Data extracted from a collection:

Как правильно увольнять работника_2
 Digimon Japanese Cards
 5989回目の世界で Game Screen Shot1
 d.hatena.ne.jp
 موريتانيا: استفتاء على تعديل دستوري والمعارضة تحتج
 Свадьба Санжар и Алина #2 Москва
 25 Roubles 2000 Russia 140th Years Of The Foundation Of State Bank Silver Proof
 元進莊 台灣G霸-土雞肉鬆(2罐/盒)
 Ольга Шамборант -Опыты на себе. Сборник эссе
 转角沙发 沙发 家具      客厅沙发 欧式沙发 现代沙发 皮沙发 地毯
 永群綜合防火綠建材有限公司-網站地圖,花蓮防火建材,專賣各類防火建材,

WHAT IS NEEDED:
Only the last part of the entries above is needed: please copy the line with "Свадьба Санжар и Алина #2 Москва" and each line after it exactly.

REPLY:
 Свадьба Санжар и Алина #2 Москва
 25 Roubles 2000 Russia 140th Years Of The Foundation Of State Bank Silver Proof
 元進莊 台灣G霸-土雞肉鬆(2罐/盒)
 Ольга Шамборант -Опыты на себе. Сборник эссе
 转角沙发 沙发 家具      客厅沙发 欧式沙发 现代沙发 皮沙发 地毯
 永群綜合防火綠建材有限公司-網站地圖,花蓮防火建材,專賣各類防火建材,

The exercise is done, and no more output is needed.